Positiv hervorzuheben ist, dass die Darstellung durchweg fehlerfrei ist und sowohl die NS-Justizgliederung als auch die betroffenen Bevölkerungen angemessen erfasst. Die Ausblendungen gehen aus dem Charakter der abstrahierenden Überblicksdarstellung hervor: Es fehlt eine lebensweltliche Darstellung der Rolle der NS-Justiz vor Ort, Beziehungen zwischen Tätern und Opfern bleiben abstrakt, Alltags-, Lokal- oder Fallstudien tauchen nicht auf. Das Dilemma einer juristischen Zeitgeschichte, die zu wenig auch sozial- und kulturwissenschaftlich arbeitet, liegt auf der Hand.
Insgesamt liefert die Studie eine nützliche und willkommene Überblicksdarstellung für die NS-Justiz in den eingegliederten west- und nordpolnischen Gebieten, die eine Basis für zukünftige Arbeiten bilden kann. Sie muss aber durch Lokal-, Alltags- und Fallstudien vertieft werden, wobei hier deutsch-polnische Gemeinschaftsprojekte angesiedelt werden sollten. Angesichts von mehr als 5000 Todesurteilen durch die Gerichte sowie zehntausenden weiterer Prozessakten, die weitgehend unbearbeitet und unbenutzt in polnischen Archiven liegen und vielfach nur unzureichend erschlossen sind, besteht hier ein breites Feld für eine moderne, kooperative Forschung.
Anmerkungen:
[1] Diemut Majer: "Fremdvölkische" im Dritten Reich. Ein Beitrag zur nationalsozialistischen Rechtssetzung und Rechtspraxis in Verwaltung und Justiz unter besonderer Berücksichtigung der eingegliederten Ostgebiete und des Generalgouvernements, Boppard am Rhein 1981; Christoph Schminck-Gustavus: Das Heimweh des Walerjan Wróbel. Ein Sondergerichtsverfahren 1941/42, Bonn 1986; Gerd Weckbecker: Die Rechtsprechung der nationalsozialistischen Sondergerichte Frankfurt/Main und Bromberg, Baden-Baden 1995.

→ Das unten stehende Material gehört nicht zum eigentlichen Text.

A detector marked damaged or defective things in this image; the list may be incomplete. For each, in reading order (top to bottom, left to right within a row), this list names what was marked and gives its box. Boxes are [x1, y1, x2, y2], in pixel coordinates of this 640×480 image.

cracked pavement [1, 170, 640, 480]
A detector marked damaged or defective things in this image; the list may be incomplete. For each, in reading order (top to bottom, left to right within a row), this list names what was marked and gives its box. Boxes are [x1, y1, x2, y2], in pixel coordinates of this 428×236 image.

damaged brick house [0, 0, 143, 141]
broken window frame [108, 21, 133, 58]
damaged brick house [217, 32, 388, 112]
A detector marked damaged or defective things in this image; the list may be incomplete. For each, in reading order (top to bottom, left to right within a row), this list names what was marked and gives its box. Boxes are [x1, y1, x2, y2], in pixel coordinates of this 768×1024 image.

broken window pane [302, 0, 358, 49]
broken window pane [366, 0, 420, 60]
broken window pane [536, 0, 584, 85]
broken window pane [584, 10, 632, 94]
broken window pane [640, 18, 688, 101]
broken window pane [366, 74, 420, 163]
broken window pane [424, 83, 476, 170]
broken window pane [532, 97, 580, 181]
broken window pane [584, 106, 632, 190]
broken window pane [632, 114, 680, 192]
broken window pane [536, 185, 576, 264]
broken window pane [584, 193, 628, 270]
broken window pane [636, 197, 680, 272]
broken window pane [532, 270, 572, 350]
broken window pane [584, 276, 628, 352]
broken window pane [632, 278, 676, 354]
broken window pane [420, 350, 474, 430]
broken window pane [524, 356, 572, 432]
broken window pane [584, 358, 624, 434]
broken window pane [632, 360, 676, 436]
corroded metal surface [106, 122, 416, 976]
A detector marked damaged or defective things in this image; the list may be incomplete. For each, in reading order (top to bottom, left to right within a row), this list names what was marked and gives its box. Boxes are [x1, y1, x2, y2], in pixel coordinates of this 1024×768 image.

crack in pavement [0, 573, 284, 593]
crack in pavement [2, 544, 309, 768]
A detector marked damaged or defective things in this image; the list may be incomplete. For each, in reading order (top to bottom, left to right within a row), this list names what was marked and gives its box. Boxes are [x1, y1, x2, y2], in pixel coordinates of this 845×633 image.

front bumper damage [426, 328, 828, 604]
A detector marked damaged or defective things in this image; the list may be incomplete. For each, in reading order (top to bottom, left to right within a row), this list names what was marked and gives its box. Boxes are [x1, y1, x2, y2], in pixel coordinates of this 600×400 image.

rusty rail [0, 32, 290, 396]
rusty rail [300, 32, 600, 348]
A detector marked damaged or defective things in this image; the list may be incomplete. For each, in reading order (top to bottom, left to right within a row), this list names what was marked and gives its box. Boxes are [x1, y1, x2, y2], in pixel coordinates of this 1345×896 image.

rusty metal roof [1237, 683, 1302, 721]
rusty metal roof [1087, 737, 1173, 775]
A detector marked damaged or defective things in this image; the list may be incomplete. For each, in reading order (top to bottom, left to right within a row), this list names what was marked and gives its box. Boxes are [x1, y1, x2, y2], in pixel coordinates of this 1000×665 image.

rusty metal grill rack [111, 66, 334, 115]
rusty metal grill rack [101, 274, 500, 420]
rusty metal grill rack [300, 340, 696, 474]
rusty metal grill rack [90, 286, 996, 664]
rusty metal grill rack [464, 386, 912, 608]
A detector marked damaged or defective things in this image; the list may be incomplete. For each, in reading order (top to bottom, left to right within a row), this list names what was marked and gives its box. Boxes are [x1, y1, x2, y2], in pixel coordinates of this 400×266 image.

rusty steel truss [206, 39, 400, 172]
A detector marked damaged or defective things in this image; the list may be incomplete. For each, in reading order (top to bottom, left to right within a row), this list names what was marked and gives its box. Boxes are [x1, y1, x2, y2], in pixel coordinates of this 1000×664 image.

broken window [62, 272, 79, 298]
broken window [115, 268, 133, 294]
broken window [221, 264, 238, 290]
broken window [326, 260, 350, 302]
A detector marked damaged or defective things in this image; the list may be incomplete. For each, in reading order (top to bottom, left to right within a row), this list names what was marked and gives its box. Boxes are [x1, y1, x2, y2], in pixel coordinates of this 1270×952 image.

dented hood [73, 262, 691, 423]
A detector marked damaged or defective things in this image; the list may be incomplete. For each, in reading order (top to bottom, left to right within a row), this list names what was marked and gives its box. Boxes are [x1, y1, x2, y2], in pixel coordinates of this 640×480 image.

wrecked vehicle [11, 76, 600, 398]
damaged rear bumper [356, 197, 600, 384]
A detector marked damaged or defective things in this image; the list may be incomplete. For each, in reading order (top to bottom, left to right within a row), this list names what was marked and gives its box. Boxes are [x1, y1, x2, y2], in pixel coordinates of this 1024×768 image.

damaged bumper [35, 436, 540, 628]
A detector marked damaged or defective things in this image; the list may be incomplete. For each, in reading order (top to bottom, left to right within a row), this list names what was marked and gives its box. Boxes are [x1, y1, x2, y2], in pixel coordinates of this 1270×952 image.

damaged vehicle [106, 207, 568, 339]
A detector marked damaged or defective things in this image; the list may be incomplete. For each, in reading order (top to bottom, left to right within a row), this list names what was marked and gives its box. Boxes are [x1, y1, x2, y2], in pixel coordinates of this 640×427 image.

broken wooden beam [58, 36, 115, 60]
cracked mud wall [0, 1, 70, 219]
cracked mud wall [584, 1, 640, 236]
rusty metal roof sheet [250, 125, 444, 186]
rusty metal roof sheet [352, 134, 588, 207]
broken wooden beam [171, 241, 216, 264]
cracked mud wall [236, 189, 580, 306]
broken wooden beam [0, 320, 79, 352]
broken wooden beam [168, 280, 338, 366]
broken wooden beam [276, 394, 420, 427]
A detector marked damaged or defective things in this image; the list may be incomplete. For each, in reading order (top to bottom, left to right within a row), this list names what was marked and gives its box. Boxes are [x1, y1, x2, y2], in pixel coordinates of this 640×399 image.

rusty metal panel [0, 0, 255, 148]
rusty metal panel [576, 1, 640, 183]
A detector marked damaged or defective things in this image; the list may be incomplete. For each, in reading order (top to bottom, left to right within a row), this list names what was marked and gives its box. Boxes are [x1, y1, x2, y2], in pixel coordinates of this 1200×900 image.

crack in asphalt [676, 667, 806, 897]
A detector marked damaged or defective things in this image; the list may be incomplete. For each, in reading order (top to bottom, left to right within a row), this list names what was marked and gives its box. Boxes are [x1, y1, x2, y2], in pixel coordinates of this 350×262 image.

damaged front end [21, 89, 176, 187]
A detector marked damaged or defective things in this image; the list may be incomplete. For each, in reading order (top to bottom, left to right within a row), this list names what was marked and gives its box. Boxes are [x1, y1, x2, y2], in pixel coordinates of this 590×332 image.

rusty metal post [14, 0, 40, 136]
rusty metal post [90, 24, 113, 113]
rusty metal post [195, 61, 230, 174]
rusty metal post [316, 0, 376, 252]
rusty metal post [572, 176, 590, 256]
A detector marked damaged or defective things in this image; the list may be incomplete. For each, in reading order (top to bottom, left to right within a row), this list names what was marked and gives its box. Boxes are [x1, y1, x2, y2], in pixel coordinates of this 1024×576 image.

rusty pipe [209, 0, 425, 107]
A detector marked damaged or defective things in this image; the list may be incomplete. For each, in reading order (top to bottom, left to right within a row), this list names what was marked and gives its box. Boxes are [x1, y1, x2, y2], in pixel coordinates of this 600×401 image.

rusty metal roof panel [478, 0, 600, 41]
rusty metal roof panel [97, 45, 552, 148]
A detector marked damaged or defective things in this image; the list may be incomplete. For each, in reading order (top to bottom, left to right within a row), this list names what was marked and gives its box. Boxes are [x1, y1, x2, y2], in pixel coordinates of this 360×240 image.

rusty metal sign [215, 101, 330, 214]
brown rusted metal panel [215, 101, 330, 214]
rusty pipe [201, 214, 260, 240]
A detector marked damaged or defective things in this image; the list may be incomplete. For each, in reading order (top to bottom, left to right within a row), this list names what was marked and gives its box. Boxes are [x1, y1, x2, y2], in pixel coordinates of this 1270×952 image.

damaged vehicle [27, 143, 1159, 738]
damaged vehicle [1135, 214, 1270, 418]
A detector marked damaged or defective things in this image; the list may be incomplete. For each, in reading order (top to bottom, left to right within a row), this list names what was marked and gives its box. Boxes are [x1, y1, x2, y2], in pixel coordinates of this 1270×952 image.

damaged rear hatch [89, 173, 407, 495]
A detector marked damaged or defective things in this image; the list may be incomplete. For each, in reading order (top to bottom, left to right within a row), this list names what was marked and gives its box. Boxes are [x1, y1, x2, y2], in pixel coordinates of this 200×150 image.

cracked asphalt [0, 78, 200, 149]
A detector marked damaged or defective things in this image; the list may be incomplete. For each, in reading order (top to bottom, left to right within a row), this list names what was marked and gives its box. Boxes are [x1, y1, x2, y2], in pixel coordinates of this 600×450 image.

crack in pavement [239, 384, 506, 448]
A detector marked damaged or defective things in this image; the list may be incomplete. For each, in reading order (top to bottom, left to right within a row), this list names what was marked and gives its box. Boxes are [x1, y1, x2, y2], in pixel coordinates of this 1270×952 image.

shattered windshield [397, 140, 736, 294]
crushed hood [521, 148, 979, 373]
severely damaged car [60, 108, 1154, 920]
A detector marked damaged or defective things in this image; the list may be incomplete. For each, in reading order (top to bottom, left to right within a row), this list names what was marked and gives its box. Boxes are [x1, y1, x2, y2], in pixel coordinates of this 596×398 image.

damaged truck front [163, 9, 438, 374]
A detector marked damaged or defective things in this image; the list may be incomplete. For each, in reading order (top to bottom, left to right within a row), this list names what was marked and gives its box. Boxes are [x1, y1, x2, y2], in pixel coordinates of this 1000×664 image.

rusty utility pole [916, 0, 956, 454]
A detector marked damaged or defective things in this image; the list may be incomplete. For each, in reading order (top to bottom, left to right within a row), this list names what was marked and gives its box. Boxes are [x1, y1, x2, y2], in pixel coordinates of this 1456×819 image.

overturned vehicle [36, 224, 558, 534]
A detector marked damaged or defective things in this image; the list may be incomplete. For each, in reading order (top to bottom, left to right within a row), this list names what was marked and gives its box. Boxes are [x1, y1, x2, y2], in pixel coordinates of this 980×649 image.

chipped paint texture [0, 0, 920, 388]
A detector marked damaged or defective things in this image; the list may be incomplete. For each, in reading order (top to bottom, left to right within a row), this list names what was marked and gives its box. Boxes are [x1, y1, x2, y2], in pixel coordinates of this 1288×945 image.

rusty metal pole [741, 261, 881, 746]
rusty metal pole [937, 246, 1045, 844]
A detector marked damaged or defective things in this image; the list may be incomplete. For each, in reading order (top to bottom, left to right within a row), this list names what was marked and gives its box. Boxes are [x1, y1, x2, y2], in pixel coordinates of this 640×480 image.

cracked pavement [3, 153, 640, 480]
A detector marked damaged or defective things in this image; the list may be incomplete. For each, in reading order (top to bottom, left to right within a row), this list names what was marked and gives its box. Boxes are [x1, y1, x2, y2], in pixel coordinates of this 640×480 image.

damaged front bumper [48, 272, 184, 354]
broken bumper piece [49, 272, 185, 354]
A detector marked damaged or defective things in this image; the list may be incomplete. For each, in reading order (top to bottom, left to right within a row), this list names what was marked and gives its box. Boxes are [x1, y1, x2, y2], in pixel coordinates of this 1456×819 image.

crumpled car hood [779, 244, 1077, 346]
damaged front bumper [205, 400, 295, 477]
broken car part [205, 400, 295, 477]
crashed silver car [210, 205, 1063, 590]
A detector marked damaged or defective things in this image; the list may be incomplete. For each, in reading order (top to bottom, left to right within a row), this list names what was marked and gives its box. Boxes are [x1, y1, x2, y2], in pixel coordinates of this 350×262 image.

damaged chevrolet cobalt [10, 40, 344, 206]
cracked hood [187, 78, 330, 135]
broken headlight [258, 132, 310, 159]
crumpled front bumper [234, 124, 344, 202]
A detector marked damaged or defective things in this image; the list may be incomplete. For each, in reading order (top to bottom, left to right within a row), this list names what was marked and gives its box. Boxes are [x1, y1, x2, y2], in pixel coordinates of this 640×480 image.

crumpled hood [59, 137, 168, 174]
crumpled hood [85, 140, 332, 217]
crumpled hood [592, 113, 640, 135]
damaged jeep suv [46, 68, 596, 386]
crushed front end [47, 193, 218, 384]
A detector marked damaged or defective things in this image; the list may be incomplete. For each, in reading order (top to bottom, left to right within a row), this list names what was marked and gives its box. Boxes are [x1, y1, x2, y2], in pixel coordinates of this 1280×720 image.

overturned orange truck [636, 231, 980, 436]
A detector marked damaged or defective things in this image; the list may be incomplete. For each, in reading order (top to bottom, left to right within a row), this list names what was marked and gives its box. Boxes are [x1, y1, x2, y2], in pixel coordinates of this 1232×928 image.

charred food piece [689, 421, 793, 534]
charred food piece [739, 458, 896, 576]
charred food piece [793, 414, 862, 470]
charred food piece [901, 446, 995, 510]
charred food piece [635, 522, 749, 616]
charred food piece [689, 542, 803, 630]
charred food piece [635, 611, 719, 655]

[2] Tomasz Jaszowski: Hitlerowskie prawo karne na Pomorzu, 1939-1945 [Das nationalsozialistische Strafrecht im Reichsgau Danzig-Westpreußen], Warszawa 1989; Jan Waszczyński: Z działalności hitlerowskiego sądu karnego w Łodzi, 1939-1945 [Aus der Tätigkeit des nationalsozialistischen Strafgerichts in Lodz 1939-1945], in: Biuletyn Glównej Komisji Badania Zbrodni Hitlerowskich w Polsce 24 (1972), 14-104.